Brian Govern, review authorAntonia Neshev, creator of the Three Wolf Moon design
The Three Wolf Moon T-shirt, created by The Mountain Corporation, gained popularity after attracting sarcastic reviews on Amazon.com attributing great power to it, such as making the wearer irresistible to women, striking fear into other males, and having magical healing abilities. Brian Govern, a law student at Rutgers University,[1] who was searching for a school book on Amazon and was led to the Three Wolf Moon T-shirt by an Amazon recommendation which had been targeted at students purchasing college semester books.[2] He decided to write a review of the shirt on a whim as he did not actually own the shirt. His faux-serious review as "Bee-Dot-Govern" in November 2008 concluded:[3]

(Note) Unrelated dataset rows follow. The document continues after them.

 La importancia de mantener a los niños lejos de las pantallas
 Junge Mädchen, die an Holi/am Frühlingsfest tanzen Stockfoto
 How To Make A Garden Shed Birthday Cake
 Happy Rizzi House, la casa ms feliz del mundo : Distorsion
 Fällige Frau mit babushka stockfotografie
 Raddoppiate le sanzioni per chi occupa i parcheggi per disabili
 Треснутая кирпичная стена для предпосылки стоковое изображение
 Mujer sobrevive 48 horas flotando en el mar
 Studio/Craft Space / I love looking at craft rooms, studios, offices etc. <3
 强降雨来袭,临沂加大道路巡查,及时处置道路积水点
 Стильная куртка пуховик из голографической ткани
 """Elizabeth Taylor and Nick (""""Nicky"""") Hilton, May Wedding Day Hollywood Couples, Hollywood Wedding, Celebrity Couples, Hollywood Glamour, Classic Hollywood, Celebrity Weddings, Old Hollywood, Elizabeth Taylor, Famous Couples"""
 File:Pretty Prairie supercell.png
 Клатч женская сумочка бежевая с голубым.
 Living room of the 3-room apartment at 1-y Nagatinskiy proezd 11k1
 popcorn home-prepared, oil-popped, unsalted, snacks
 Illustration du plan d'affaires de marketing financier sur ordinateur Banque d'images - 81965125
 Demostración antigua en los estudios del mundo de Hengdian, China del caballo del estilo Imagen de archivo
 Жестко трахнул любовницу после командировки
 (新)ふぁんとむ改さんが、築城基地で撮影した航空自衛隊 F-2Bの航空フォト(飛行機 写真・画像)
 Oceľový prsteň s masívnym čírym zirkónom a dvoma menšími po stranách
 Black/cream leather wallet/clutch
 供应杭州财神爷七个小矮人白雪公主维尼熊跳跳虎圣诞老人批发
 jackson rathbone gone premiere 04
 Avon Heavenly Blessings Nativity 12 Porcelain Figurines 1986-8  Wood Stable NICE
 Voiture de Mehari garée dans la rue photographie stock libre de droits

Pros: Fits my girthy frame, has wolves on it, attracts women
Cons: Only 3 wolves (could probably use a few more on the 'guns'), cannot see wolves when sitting with arms crossed, wolves would have been better if they glowed in the dark.
Since this original review was posted, more than 2,300 similar reviews have been posted.[4] Some reviewers have uploaded images showing famous people wearing the shirt.[5]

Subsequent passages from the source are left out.